As I understand it, many cities have seen big shifts in the locations of wealthy neighborhoods, including a number of cases where the rich were once in the flats, the poor in the hills and then that reversed. No, I'm not going to give any examples because I don't have any offhand. Also, I'm not proposing that there is any rule along these lines.
Also, what about southern hemisphere cities? Can we come up with a rule that includes the coriolis force? (While we're making things up.)
Not really sorry I missed this thread. I had heard the south/east generalization before, but never really bought it. Never heard anything about 7s.
Also, as Angela Lurkel noted in 88, the poorest parts of Albuquerque are to the south; however, the richest parts are to the northeast. Anchorage doesn't fit at all, as South Anchorage is the richest part of town and East Anchorage is one of the richer parts too. The poor neighborhoods here are close to downtown.
I believe the poorest neighborhoods in NY through about 1960 (or when industry started to permanently go) were those immediately adjacent to the most industrial areas, and I'd suspect that pattern holds true for basically all cities that had 19th or 20th century heavy industry (or almost all cities). Obviously the harbor/island aspect of NYC makes the upwind downwind thing less relevant.
Hey, we can be a little more scientific with this mapper. What's the best metric there, percentage of households sub-30K?
197: Yes, I was thinking that for a programming project I could take the census block data and make something like a "wind rose" around each central city using median income or the like.
In Chch it is certainly true that the East is the not-so-nice part of town.
South & West Auckland are not as nice as the North Shore & the Eastern Bays.
Wgtn is too muddled to talk about, and I dunno really about the rest of NZ.

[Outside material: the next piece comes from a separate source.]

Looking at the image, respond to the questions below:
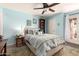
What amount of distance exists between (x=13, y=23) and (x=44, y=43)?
2.23 ft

Bozeman. South is better, and east is probably equal to west.
Missoula is more complicated, but the people living in mansions in the SE part of town would have an opinion.
I don't know Great Falls all that well, but my paralegal's stories of her grandmother's impoverished childhood in a predominantly Native northern part of the city aren't leading me to buy the theory.
On the other hand, southeast Billings has oil refineries, a sugar beet plant, a prison, and most of the poorer people.
Speaking of the bad side of town, this is one of my favorite hobo pics. That guy is a frequent flyer with the drinking and all. That's totally how we found him one night, wearing a city issue fire dept. beanie. We have no idea how he got it. Best guess is he somehow snagged it one of the many times the fire guys were out on him.
Birmingham and Manchester, second and third largest cities in England, both have their richer areas to the south. I'm with LB on this one.
Glasgow, for what it's worth, has its poorest areas in the east [both south and north, but especially north] but it doesn't really conform to the exact pattern. It's more multiple concentric rings of wealth/poverty with the axis sort of skewed east. There are very rough bits in the north west which are within a mile or two of the very nicest bits of the city [the West End, etc]. There are also large expanses of massive Victorian villas south of the river which are also fairly close to areas of real poverty.
Another pattern true of NYC and I suspect of many other coastal cities is that in the 19th to mid-20th centuries poorer areas tended to be on or near the waterfront (because that was where the commercial and industrial areas were).
"Water flows uphill towards money", is all I can bring.